| GIVEN TASK |
Copy the records word for word, starting at the line that contains "From a camera" and continuing up to and including the last line of the records.

§ §

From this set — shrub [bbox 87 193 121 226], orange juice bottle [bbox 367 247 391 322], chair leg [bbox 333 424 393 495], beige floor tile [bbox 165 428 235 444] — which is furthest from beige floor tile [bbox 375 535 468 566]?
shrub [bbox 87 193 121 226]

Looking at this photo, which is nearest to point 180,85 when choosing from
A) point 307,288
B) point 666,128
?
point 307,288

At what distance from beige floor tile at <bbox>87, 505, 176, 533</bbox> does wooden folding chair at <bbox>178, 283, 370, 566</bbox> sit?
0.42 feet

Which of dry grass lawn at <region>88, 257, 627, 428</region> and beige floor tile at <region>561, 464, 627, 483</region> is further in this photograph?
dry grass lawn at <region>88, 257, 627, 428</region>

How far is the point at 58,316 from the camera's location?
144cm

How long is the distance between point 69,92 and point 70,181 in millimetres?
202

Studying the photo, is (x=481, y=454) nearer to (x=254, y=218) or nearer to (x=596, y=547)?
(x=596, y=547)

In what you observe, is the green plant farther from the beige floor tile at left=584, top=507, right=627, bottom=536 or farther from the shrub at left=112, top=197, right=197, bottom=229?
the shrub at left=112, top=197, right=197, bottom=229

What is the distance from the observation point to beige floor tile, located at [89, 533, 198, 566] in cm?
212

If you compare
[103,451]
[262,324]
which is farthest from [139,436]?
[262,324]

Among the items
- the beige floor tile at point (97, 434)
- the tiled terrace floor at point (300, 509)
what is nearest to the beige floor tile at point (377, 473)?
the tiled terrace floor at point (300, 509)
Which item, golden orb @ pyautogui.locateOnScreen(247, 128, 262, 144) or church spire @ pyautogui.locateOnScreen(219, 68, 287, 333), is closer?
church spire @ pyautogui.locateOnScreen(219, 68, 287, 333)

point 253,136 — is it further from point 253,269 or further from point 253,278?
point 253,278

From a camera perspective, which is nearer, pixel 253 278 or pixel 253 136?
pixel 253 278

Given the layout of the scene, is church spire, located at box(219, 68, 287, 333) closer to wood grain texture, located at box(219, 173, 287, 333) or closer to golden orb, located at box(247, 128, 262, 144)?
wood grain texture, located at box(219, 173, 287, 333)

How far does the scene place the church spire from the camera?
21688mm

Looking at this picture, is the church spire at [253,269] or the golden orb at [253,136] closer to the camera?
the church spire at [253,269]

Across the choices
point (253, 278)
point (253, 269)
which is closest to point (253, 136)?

§ §

| REPLY |
From a camera perspective, which is nearer, pixel 253 278 or pixel 253 136?
pixel 253 278

Given the layout of the scene, is church spire, located at box(219, 68, 287, 333) closer to wood grain texture, located at box(219, 173, 287, 333) or closer to golden orb, located at box(247, 128, 262, 144)?
wood grain texture, located at box(219, 173, 287, 333)

How far does the scene place the church spire from the camera?
21688mm

Looking at this picture, is the church spire at [253,269] or the golden orb at [253,136] closer to the camera?
the church spire at [253,269]

Across the choices
point (253, 278)
point (253, 269)
which is closest to point (253, 136)?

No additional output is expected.